Gonçalves Dias realizou estações em renomadas cidades balneárias européias. Os nomes conhecidos indicam que percorreu inúmeras delas, passando, a caminho entre uma e outra, por grandes capitais. Fêz estação de águas em Vichy, o mais famoso balneário da França, passando a Marienbad, Karlsbad e Teplitz, os mais importantes da Europa Central. Passou por Königstein, na Suiça Saxônica, e por Dresden.

Essa rota de Gonçalves Dias indica os elos da vida social e cultural marcada pelas águas entre a França e a Boêmia, aqui sobretudo com o universo alemão referenciado pela Saxônia. A sua viagem à procura de saúde levou-o a um outro centro marcado pelo encontro da cultura francesa e da alemã, à Bruxelas, onde submeteu-se a operação.

No ano seguinte, voltou a procurar saúde nos grandes centros de cura europeus. Desta vez, procurou as águas de Aix-Les-Bains, balneário de renome internacional nos Alpes Franceses, e de Allevard, na região de Isère/Rhône-Alpes, então atuais pelo fato de terem sido as suas fontes de "água negra" reconhecidas como medicinais em 1858. Voltando à Alemanha, esteve em Bad Ems, na região do Reno.

Já a impressionante lista das cidades balneárias percorridas por Gonçalves Dias em tão poucos anos indica que a procura de tratamento não foi a única razão para a visita de tão grande número de estações de águas. O homem de cultura brasileiro procurou certamente o ambiente inspirador dessas cidades, centros marcados pela antiga concepção do corpo são em mente sã e que levava ao encontro de personalidades das diversas áreas do saber e das artes.
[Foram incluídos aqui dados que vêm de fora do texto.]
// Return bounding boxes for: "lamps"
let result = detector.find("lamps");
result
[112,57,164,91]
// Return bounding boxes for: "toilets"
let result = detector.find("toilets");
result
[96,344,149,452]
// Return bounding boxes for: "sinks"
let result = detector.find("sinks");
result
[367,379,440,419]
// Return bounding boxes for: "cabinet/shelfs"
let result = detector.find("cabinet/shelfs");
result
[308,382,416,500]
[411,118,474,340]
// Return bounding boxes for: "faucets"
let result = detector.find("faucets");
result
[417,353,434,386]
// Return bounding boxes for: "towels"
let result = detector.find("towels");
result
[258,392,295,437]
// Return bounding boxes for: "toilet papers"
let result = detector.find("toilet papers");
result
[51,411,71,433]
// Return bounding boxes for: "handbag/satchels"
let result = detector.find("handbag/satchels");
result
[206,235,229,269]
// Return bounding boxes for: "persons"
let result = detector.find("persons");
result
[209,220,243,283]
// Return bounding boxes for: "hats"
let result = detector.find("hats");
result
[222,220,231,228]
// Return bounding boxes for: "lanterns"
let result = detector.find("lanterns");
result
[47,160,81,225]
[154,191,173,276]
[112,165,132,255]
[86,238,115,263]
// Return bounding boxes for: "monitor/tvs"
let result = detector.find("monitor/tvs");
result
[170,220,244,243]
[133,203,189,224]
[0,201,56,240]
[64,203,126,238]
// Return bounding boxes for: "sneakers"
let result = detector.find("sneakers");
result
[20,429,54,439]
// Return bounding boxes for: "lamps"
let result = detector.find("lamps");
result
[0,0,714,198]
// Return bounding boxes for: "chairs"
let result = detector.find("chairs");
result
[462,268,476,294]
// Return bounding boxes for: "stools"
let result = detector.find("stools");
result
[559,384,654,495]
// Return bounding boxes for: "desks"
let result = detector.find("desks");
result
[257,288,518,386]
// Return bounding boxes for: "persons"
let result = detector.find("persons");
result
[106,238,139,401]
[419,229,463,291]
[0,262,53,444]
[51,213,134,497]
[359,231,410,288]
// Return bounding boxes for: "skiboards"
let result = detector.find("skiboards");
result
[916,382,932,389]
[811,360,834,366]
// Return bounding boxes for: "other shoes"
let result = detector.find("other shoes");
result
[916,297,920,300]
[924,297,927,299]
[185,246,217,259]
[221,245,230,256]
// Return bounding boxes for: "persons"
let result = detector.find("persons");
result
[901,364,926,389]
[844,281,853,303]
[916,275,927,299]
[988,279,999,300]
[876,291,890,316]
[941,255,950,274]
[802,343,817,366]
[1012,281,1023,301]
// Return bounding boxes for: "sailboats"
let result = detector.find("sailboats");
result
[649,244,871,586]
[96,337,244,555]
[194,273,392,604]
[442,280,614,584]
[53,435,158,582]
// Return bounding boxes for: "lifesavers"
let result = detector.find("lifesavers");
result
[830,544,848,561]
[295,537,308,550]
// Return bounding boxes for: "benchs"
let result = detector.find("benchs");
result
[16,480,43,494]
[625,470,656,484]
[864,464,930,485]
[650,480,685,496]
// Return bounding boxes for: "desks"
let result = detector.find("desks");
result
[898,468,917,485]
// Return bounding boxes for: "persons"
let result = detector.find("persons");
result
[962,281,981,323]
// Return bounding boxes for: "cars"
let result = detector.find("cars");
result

É possível que a influência da vida intelectual da Europa Central tivesse sido ainda maior no Brasil se Gonçalves Dias não tivesse morrido de forma trágica no naufrágio do navio "Ville de Boulogne", que, partindo de Le Havre, o trazia ao Brasil.

Teplice/Teplitz-Schönau - o "pequeno Paris" da Boêmia

As fontes de Teplitz, procuradas por Gonçalves Dias, eram usadas sobretudo para banhos, sobretudo para indicações reumáticas, paralisias e artroses, neuralgias, dores de colunas e fraturas ósseas. A presença de soldados que ali procuravam tratamento levou a que o balneário fosse designado como o sanatório de guerreiros.

Segundo a tradição, as fontes de água quente de Teplitz foram descobertas em 762. Entre 1158 e 1164, construiu-se ali um mosteiro beneditino, situado no local onde hoje se encontra o palácio. Tanto no seu nome como no da cidade manifesta-se o fato de ser o local marcado pelas suas águas quentes.


Desde o século XIII, a região esteve sob a soberania dos condes Kinsky. No século XVII, a propriedade da família foi confiscada pelo Imperador Ferdinando II (1578-1637), passando Teplitz ao marechal Duque Johann von Aldringen (1588-1634). Da sua irmã herdeira, casada com Hieronymus von Clary, a cidade ficou vinculada à família de Clary-Aldringen.



A Teplitz conhecida por Gonçalves Dias, para além de alguns edifícios no seu centro antigo, havia sido totalmente remodelada após um grande incêndio em 1793. Passou a ser marcada por edifícios neoclássicos, adquirindo renome internacional como centro elegante e mundano ao redor de 1800.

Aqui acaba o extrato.